Hamming It Up In the Living Room
I’m not leaving my shack behind, but I am improving how I operate digital modes. I’ve recently moved a computer around the house, freeing up an old Raspberry Pi 3B+ that I had been using as a Kodi media display in the kitchen. Also, the temperature in my garage has been swinging wildly from cold in the mornings to super hot at 5pm when I get off from work, making for an unhappy experience. Also, I love to hang out with my kiddo and listen to the things that make her laugh, so why not operate in using the wonderful, ergonomic workstation space I have for work, just using my personal laptop!

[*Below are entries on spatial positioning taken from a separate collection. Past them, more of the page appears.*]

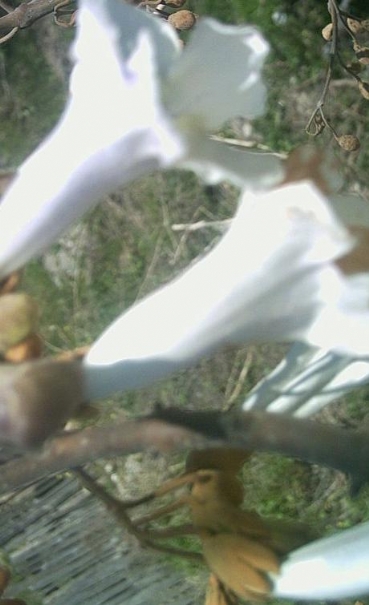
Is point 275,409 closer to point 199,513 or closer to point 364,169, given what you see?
point 199,513

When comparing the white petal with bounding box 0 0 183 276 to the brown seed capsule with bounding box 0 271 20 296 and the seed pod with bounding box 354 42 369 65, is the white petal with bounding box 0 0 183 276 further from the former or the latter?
the seed pod with bounding box 354 42 369 65

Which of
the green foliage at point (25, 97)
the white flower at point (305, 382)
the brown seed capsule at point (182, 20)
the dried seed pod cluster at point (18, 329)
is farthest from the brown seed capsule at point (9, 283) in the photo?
the green foliage at point (25, 97)

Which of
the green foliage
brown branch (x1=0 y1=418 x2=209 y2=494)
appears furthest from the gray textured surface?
the green foliage

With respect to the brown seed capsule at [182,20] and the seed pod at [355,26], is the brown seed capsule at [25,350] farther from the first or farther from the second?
the seed pod at [355,26]

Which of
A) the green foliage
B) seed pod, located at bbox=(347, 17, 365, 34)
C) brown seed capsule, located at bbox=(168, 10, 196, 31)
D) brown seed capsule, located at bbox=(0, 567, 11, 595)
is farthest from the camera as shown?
the green foliage

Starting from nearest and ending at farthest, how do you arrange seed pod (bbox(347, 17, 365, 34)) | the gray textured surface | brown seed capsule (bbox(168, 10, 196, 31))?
brown seed capsule (bbox(168, 10, 196, 31))
seed pod (bbox(347, 17, 365, 34))
the gray textured surface

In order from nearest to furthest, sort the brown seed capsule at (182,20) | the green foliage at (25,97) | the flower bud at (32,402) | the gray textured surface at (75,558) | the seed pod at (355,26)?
1. the flower bud at (32,402)
2. the brown seed capsule at (182,20)
3. the seed pod at (355,26)
4. the gray textured surface at (75,558)
5. the green foliage at (25,97)
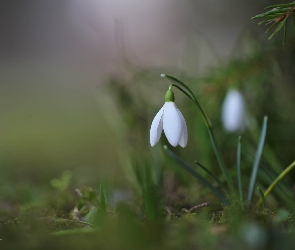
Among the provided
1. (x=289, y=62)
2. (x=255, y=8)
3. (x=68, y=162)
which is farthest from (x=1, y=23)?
(x=289, y=62)

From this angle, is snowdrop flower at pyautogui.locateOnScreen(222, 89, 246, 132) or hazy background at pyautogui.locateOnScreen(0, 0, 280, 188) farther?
hazy background at pyautogui.locateOnScreen(0, 0, 280, 188)

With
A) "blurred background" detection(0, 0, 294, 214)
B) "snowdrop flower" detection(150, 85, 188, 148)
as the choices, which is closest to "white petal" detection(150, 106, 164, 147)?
"snowdrop flower" detection(150, 85, 188, 148)

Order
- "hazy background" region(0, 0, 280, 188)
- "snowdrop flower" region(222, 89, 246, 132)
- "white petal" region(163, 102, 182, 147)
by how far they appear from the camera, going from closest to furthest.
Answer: "white petal" region(163, 102, 182, 147)
"snowdrop flower" region(222, 89, 246, 132)
"hazy background" region(0, 0, 280, 188)

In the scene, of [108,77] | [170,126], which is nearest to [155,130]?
[170,126]

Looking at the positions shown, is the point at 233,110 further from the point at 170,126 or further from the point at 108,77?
the point at 108,77

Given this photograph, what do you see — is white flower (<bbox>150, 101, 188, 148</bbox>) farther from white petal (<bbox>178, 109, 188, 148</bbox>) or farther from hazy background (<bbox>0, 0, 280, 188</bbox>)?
hazy background (<bbox>0, 0, 280, 188</bbox>)

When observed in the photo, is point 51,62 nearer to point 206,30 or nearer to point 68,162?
point 206,30

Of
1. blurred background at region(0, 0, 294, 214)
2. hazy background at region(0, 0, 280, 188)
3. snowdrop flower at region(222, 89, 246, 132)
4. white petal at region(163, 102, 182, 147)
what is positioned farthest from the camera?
hazy background at region(0, 0, 280, 188)
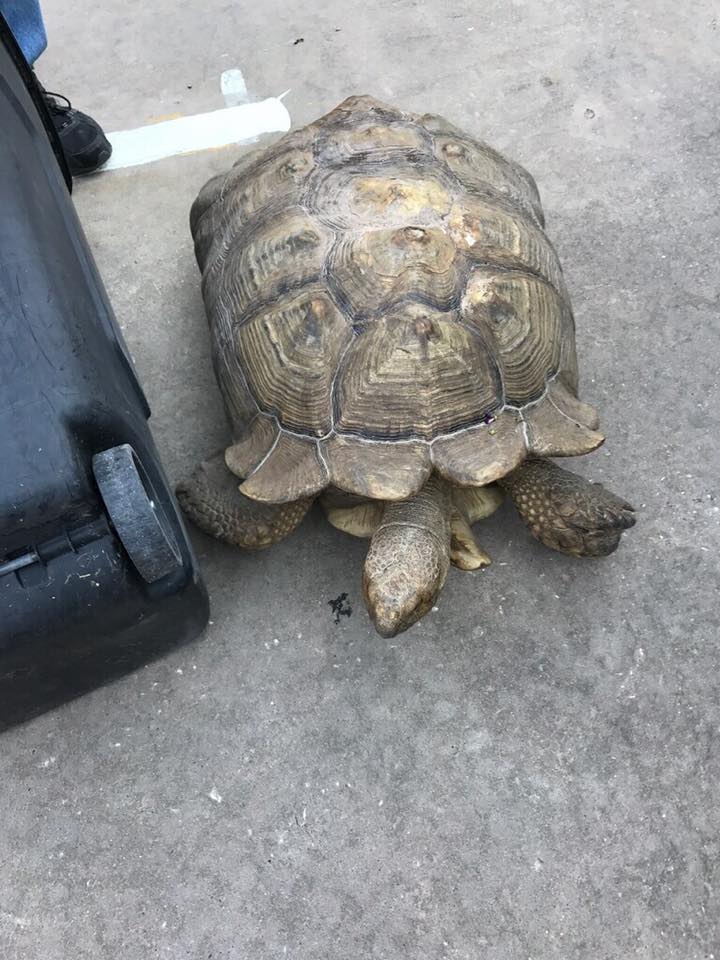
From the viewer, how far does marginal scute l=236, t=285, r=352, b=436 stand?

I followed the directions laid out by DL1GKK for installing amateur radio apps on a Raspberry Pi, and it worked great. I did have to do it twice, as my first time around I used the ‘current’ version of RaspOS, “Bullseye”, but all of the ham software is still targeting “Badger”, so I used a spare micro-SD card to re-do my work and it turned out great.
I have the Pi connected to gigabit Ethernet and via USB to Serial adaptor to the Kenwood TS-140S’s aftermarket IF-10C serial card, which provides me CAT control. I use hamlib’s daemon server to provide my local network with CAT control ability. Also connected is the SigmaLink USB soundcard, which is itself connected to the radio via the Kenwood’s ACC2 port. This provides PTT and audio to the Pi, giving me (almost) everything I need to fully operate the radio without being close to the equipment!
So that’s what my two monitors look like when I use digital modes. On the left I have GridTracker, grabbing all the contact and spot info from WSJT-X on the left. The GridTracker roster is also on the left. Both the CQ roster and the waterfall are pinned to the top, which makes getting other things dont easy.
Part of the beauty of this system is that is is very low power when just receiving, so I can leave it all almost all the time, catching traffic from my home with very little intervention.
My next phase of remote operation would be to be able to use my Zoom & Teams enabled audio equipment to send single over the network to the Pi to do seamless SSB voice communications. It might even allow me to process the audio post-radio on the PC, something I’ve been really wanting to try. The 5 year old laptops business often sell after they fall out of ‘business life’ are powerful enough to run lost of DSP processing of audio signals.
I’m excited by the idea of AI post-processing of radio-filtered human speech, I wonder what might be next for ham radio!